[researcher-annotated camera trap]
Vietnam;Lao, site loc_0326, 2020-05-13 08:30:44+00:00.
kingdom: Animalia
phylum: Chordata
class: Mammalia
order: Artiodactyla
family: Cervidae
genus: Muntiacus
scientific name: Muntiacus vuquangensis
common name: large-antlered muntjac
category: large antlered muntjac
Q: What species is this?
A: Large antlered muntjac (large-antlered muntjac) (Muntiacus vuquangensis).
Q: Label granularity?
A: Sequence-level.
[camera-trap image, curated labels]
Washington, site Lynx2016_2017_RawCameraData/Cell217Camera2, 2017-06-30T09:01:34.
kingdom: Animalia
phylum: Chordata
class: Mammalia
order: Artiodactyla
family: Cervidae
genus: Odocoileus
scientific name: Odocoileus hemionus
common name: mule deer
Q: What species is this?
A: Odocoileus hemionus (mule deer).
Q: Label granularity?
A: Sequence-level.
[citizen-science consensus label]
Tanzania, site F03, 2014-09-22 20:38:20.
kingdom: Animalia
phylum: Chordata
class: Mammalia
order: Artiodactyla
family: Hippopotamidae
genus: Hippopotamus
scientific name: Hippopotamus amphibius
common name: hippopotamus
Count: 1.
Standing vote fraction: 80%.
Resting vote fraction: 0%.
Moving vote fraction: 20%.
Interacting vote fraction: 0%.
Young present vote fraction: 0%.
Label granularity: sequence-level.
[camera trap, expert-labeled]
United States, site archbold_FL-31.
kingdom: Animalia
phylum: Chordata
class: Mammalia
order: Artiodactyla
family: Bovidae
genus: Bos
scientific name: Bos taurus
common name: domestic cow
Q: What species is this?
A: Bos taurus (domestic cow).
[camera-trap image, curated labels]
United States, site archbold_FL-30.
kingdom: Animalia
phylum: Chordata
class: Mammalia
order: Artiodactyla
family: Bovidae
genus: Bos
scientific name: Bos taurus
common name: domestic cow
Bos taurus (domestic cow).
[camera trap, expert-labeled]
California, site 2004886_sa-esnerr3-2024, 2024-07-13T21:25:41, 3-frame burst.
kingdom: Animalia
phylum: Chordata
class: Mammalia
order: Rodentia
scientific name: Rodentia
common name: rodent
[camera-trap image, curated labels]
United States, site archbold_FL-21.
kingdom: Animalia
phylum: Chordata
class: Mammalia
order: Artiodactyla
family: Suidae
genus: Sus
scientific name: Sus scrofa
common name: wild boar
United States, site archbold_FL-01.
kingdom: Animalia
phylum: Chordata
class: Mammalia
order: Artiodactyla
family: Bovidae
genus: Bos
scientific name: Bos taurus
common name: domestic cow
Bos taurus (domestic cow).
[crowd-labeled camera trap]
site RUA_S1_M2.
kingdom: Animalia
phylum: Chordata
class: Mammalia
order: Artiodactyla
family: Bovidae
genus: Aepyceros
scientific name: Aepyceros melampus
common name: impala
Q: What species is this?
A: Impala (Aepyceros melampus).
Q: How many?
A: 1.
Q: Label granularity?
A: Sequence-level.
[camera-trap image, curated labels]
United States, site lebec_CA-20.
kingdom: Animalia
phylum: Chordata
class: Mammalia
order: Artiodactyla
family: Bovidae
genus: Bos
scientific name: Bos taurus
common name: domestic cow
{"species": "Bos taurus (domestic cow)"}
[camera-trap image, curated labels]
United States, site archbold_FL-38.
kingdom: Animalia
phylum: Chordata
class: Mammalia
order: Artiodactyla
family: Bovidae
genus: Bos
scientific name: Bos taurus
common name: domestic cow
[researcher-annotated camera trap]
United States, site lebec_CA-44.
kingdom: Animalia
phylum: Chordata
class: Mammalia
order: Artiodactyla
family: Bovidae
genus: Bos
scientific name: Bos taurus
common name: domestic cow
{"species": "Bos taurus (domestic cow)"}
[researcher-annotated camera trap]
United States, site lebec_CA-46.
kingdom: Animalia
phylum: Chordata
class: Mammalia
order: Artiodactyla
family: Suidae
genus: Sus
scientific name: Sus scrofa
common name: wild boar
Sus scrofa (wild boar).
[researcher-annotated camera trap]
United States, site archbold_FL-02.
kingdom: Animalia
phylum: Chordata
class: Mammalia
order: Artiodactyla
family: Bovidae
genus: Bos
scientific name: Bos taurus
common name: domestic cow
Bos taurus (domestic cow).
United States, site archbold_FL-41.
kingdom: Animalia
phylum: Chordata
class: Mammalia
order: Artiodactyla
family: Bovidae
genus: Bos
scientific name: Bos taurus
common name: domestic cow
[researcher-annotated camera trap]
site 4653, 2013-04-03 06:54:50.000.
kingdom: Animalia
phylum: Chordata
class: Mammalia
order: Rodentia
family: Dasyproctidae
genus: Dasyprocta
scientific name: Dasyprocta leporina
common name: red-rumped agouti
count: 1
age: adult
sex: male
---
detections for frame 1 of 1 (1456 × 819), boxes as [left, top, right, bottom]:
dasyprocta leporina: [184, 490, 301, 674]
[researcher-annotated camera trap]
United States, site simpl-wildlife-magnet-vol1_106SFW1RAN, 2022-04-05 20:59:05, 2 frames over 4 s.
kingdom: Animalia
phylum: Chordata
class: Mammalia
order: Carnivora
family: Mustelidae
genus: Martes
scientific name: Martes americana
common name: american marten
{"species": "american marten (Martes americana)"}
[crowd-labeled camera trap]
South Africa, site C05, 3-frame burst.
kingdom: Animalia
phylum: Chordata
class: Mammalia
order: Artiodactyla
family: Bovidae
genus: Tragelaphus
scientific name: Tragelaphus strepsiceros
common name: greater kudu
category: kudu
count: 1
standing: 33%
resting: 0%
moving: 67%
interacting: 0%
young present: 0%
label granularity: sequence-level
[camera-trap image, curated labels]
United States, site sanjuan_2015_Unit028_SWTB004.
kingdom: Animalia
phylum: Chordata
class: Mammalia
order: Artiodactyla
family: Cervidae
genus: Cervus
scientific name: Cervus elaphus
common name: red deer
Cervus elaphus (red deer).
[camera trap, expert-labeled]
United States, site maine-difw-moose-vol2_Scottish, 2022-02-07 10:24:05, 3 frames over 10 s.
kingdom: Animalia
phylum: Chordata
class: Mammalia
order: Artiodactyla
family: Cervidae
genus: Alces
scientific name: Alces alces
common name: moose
^^^^^^^^^^^^^^^^
_The task_
Return the data above in full. Keep every line exactly as it is.

_Solution_
[researcher-annotated camera trap]
Vietnam;Lao, site loc_0326, 2020-05-13 08:30:44+00:00.
kingdom: Animalia
phylum: Chordata
class: Mammalia
order: Artiodactyla
family: Cervidae
genus: Muntiacus
scientific name: Muntiacus vuquangensis
common name: large-antlered muntjac
category: large antlered muntjac
Q: What species is this?
A: Large antlered muntjac (large-antlered muntjac) (Muntiacus vuquangensis).
Q: Label granularity?
A: Sequence-level.
[camera-trap image, curated labels]
Washington, site Lynx2016_2017_RawCameraData/Cell217Camera2, 2017-06-30T09:01:34.
kingdom: Animalia
phylum: Chordata
class: Mammalia
order: Artiodactyla
family: Cervidae
genus: Odocoileus
scientific name: Odocoileus hemionus
common name: mule deer
Q: What species is this?
A: Odocoileus hemionus (mule deer).
Q: Label granularity?
A: Sequence-level.
[citizen-science consensus label]
Tanzania, site F03, 2014-09-22 20:38:20.
kingdom: Animalia
phylum: Chordata
class: Mammalia
order: Artiodactyla
family: Hippopotamidae
genus: Hippopotamus
scientific name: Hippopotamus amphibius
common name: hippopotamus
Count: 1.
Standing vote fraction: 80%.
Resting vote fraction: 0%.
Moving vote fraction: 20%.
Interacting vote fraction: 0%.
Young present vote fraction: 0%.
Label granularity: sequence-level.
[camera trap, expert-labeled]
United States, site archbold_FL-31.
kingdom: Animalia
phylum: Chordata
class: Mammalia
order: Artiodactyla
family: Bovidae
genus: Bos
scientific name: Bos taurus
common name: domestic cow
Q: What species is this?
A: Bos taurus (domestic cow).
[camera-trap image, curated labels]
United States, site archbold_FL-30.
kingdom: Animalia
phylum: Chordata
class: Mammalia
order: Artiodactyla
family: Bovidae
genus: Bos
scientific name: Bos taurus
common name: domestic cow
Bos taurus (domestic cow).
[camera trap, expert-labeled]
California, site 2004886_sa-esnerr3-2024, 2024-07-13T21:25:41, 3-frame burst.
kingdom: Animalia
phylum: Chordata
class: Mammalia
order: Rodentia
scientific name: Rodentia
common name: rodent
[camera-trap image, curated labels]
United States, site archbold_FL-21.
kingdom: Animalia
phylum: Chordata
class: Mammalia
order: Artiodactyla
family: Suidae
genus: Sus
scientific name: Sus scrofa
common name: wild boar
United States, site archbold_FL-01.
kingdom: Animalia
phylum: Chordata
class: Mammalia
order: Artiodactyla
family: Bovidae
genus: Bos
scientific name: Bos taurus
common name: domestic cow
Bos taurus (domestic cow).
[crowd-labeled camera trap]
site RUA_S1_M2.
kingdom: Animalia
phylum: Chordata
class: Mammalia
order: Artiodactyla
family: Bovidae
genus: Aepyceros
scientific name: Aepyceros melampus
common name: impala
Q: What species is this?
A: Impala (Aepyceros melampus).
Q: How many?
A: 1.
Q: Label granularity?
A: Sequence-level.
[camera-trap image, curated labels]
United States, site lebec_CA-20.
kingdom: Animalia
phylum: Chordata
class: Mammalia
order: Artiodactyla
family: Bovidae
genus: Bos
scientific name: Bos taurus
common name: domestic cow
{"species": "Bos taurus (domestic cow)"}
[camera-trap image, curated labels]
United States, site archbold_FL-38.
kingdom: Animalia
phylum: Chordata
class: Mammalia
order: Artiodactyla
family: Bovidae
genus: Bos
scientific name: Bos taurus
common name: domestic cow
[researcher-annotated camera trap]
United States, site lebec_CA-44.
kingdom: Animalia
phylum: Chordata
class: Mammalia
order: Artiodactyla
family: Bovidae
genus: Bos
scientific name: Bos taurus
common name: domestic cow
{"species": "Bos taurus (domestic cow)"}
[researcher-annotated camera trap]
United States, site lebec_CA-46.
kingdom: Animalia
phylum: Chordata
class: Mammalia
order: Artiodactyla
family: Suidae
genus: Sus
scientific name: Sus scrofa
common name: wild boar
Sus scrofa (wild boar).
[researcher-annotated camera trap]
United States, site archbold_FL-02.
kingdom: Animalia
phylum: Chordata
class: Mammalia
order: Artiodactyla
family: Bovidae
genus: Bos
scientific name: Bos taurus
common name: domestic cow
Bos taurus (domestic cow).
United States, site archbold_FL-41.
kingdom: Animalia
phylum: Chordata
class: Mammalia
order: Artiodactyla
family: Bovidae
genus: Bos
scientific name: Bos taurus
common name: domestic cow
[researcher-annotated camera trap]
site 4653, 2013-04-03 06:54:50.000.
kingdom: Animalia
phylum: Chordata
class: Mammalia
order: Rodentia
family: Dasyproctidae
genus: Dasyprocta
scientific name: Dasyprocta leporina
common name: red-rumped agouti
count: 1
age: adult
sex: male
---
detections for frame 1 of 1 (1456 × 819), boxes as [left, top, right, bottom]:
dasyprocta leporina: [184, 490, 301, 674]
[researcher-annotated camera trap]
United States, site simpl-wildlife-magnet-vol1_106SFW1RAN, 2022-04-05 20:59:05, 2 frames over 4 s.
kingdom: Animalia
phylum: Chordata
class: Mammalia
order: Carnivora
family: Mustelidae
genus: Martes
scientific name: Martes americana
common name: american marten
{"species": "american marten (Martes americana)"}
[crowd-labeled camera trap]
South Africa, site C05, 3-frame burst.
kingdom: Animalia
phylum: Chordata
class: Mammalia
order: Artiodactyla
family: Bovidae
genus: Tragelaphus
scientific name: Tragelaphus strepsiceros
common name: greater kudu
category: kudu
count: 1
standing: 33%
resting: 0%
moving: 67%
interacting: 0%
young present: 0%
label granularity: sequence-level
[camera-trap image, curated labels]
United States, site sanjuan_2015_Unit028_SWTB004.
kingdom: Animalia
phylum: Chordata
class: Mammalia
order: Artiodactyla
family: Cervidae
genus: Cervus
scientific name: Cervus elaphus
common name: red deer
Cervus elaphus (red deer).
[camera trap, expert-labeled]
United States, site maine-difw-moose-vol2_Scottish, 2022-02-07 10:24:05, 3 frames over 10 s.
kingdom: Animalia
phylum: Chordata
class: Mammalia
order: Artiodactyla
family: Cervidae
genus: Alces
scientific name: Alces alces
common name: moose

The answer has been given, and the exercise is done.